For pair-end read files, read1.fastq, read2.fastq, I use the following command cat read1.fastq | head -n 4000 > read1_first1000.fastq (and cat read2.fastq | head -n 4000 > read2_first1000.fastq) to extract first 1000 reads, and align with bwa mem hg19.fa read1_first1000.fastq read2_first1000.fastq. I find that all four orientations, FF, FR, RF, RR are skipped because there are not enough pairs, and bwa will map these reads without pair-end. Therefore, the same read pair will be mapped to a different place as when I align with bwa mem hg19.fa read1.fastq read2.fastq.

If I use the command cat read1.fastq | head -n 400000 > read1_first100000.fastq (and cat read2.fastq | head -n 400000 > read2_first100000.fastq) to extract first 100000 reads and align them again, bwa will detect the orientation FR and then the results will be the same as aligning with bwa mem hg19.fa read1.fastq read2.fastq. (for the first 100000 reads).

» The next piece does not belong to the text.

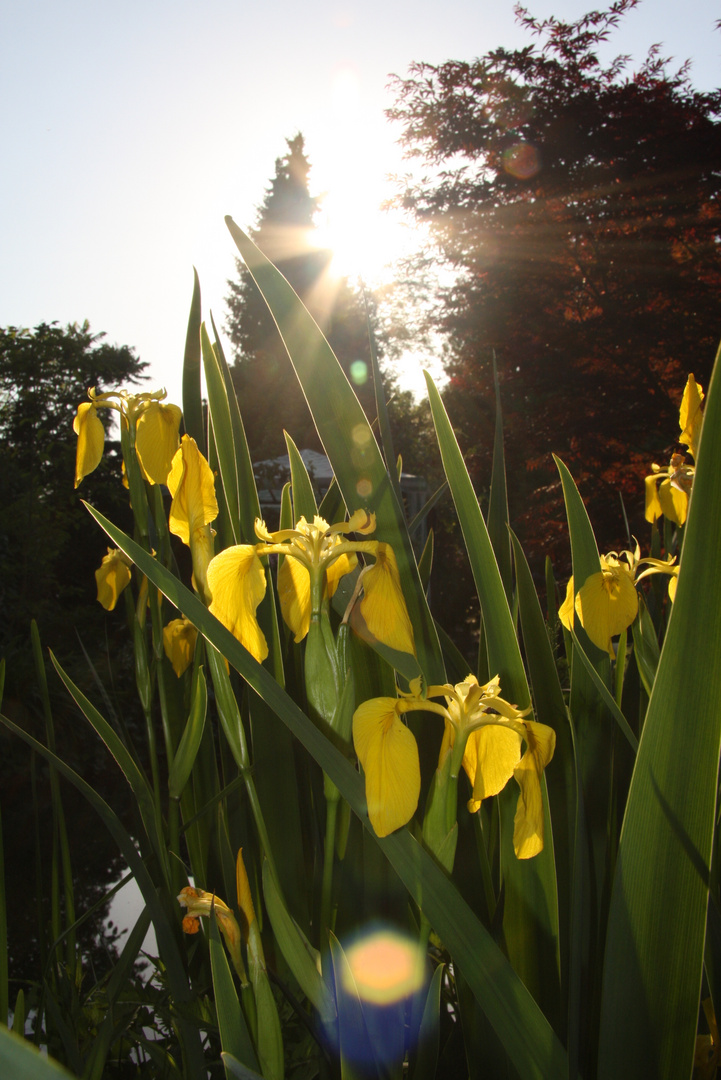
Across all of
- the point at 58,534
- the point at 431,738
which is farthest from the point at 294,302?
the point at 58,534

Therefore, I am curious about the following questions:

How does bwa compute unique pairs for (FF, FR, RF, RR)?
How many candidate unique read pairs would be enough for detecting each orientation? Is this related to the parameter -K (fixed chunk size)?
I find that usually, for a batch of e.g. 100000 read pairs, only around half of them will become candidate unique pairs for the orientations. If e.g., FR has significantly more candidate read pairs than other orientations, will bwa assume all reads (rather than only candidate read pairs of FR) have the orientation FR and map them accordingly?

Thanks!

fastq alignment bwa • 817 views

ADD COMMENT • link updated 23 months ago by Asaf 10k • written 23 months ago by Yihang • 0

score 1 · Answer 1 · 2023-07-09

Yes, it does guess the orientation and the average insert size from the data. It is hard-coded and cannot be set using parameters. The minimal number of pairs of each orientation to be tested is 10 but they can fail other steps of filtering. If you share your log (look for messages such as skip orientation ... or analyzing insert size distribution for orientation ...) we could tell you more.